Bunlardan en ilginci ise geçtiğimiz günlerde yaşandı. Bir işadamı görüşme sırasında telefonunun üzerine oturarak, “Bu şekilde dinleyemiyorlarmış” yorumunu yaptı.
İLHAN İrem’in eskilerde kalan şarkısı gibi durumumuz.
Haykırmak istiyorum… KONUŞAMIYORUM. .. Biliyorum, duyuyorum görüyorum… KONUŞAMIYORUM…
Hepimiz bu durumdayız. En çok da iş dünyası.
TELEFONUN ÜSTÜNE OTURANLAR Geçtiğimiz günlerde bir arkadaşım Türkiye’nin önemli bir müteahhitlerinden biriyle görüşmesi sonrasında gazeteye döndüğünde, “Durumumuza inanamıyorum” dedi ve başından geçenleri şöyle anlattı: “Görüşme için masada yerimizi aldık. Ben telefonumu masanın üzerine koydum. … Bey, ‘Al bunu buradan. Üstüne otur’ dedi. Ben anlamadım. ‘Neyin üstüne’ diye sordum. İşadamı, ‘Telefonun üstüne otur. Ben artık öyle yapıyorum. Dinleyemiyorlarmış öyle’ dedi. O kendi telefonunun üzerine oturdu. Ben benimkini çaktırmadan cebime koydum. Rahatladı. Ancak öyle konuşabildik.” Anlayacağınız off the record görüşmelerin şekil değiştirdiği artık telefonların üzerine oturulduğu bir dönemden geçiyoruz.
VER ŞİFREYİ AL KODU
Ankara’dan yazarımız arıyor. Gündem konusunda kısa bir bilgi alışverişinde bulunacağız alt tarafı. Kurduğumuz cümlelere bakıyorum. Sanırsınız Rus denizaltısından nükleer başlıklı füze fırlatacağız, o şifreleri veriyor ben kodları söylüyorum. İş dünyası diken üzerinde. Bir tarafta hükümet diğer tarafta cemaat. Ortalıkta işadamlarının ses kayıtları. İhaleler, komisyonlar, teklifler, başvurular iptaller. Ticari sırlar ortada dolaşıyor. En yetkili ağızlardan kendileriyle ilgili ilginç sözler duyan hakaretler işiten işadamlarının şaşkınlığı da cabası.
YÜZ YÜZE GELEMİYORUZ
Büyük bir holdingin patronu ile beraberiz. ‘Tape’lerde (ses kayıtları) adı resmen geçmese de dolaylı olarak anılan işadamlarından biri. “İşimiz çok zor” dedi ve ekledi: “Yıllardır iş yaptığım dost bildiğim birinin benim hakkımda söylediklerinden duyduğum üzüntüyü anlatamam.
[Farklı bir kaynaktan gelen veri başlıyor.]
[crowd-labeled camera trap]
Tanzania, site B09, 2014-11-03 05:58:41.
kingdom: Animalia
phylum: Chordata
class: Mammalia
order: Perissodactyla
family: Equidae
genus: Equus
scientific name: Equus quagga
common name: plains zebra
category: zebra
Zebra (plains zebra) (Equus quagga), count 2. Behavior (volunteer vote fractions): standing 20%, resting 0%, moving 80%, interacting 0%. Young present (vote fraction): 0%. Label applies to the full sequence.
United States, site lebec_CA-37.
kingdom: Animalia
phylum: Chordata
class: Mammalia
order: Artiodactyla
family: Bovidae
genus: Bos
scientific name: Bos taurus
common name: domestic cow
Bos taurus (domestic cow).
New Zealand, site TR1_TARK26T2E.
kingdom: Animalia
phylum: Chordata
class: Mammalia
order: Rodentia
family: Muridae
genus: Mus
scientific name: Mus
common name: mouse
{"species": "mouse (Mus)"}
Meğer biz iş güçle uğraşırken birileri arkamızdan iş çeviriyormuş. Aslında bunu öğrendiğime sevinmedim dersem yalan olur. Ama sonradan düşünmeden de edemedim. İş yaparken hangimiz dedikodu yapmıyoruz. Bir gün benim de bir çalışanıma kendi şirketimle ilgili verdiğim talimatları internette ses kaydından dinlersem ne olur? Bir tarafta gizli pazarlıklardan haberdar oluyoruz, diğer taraftan dinleniyor olmanın tedirginliğini yaşıyoruz. İşimiz gerçekten çok zor. Yüz yüze gelemiyoruz.”
Gezginler kulubü
ÖZELLİKLE telefon görüşmelerinin ortalığa saçılması sonrasında iş dünyasında büyük bir trend değişimi gözleniyor. Telefon görüşmeleri oldukça sınırlanmış durumda. Konuşmalar Ata Demirer’in filmindeki diyalogdan öteye gitmiyor: “Nasılsın… İyiyim. Sen nasılsın… Ben de iyiyim. Ne var ne yok… İyilik sen de… Bende de iyilik. Eeee. Daha daha nasılsın?” Ve bu konuşmalar genellikle şöyle sonlanıyor: “Yüz yüze görüşelim.”
17 Aralık iş dünyasının üzerine hem zaman hem de maddi olarak büyük bir maliyet yükü getirdi. Bu yüz yüze görüşmeler nedeniyle iş dünyası bu aralar seyahat halinde. İş yemeklerinin sayısı da patlama yapmış durumda.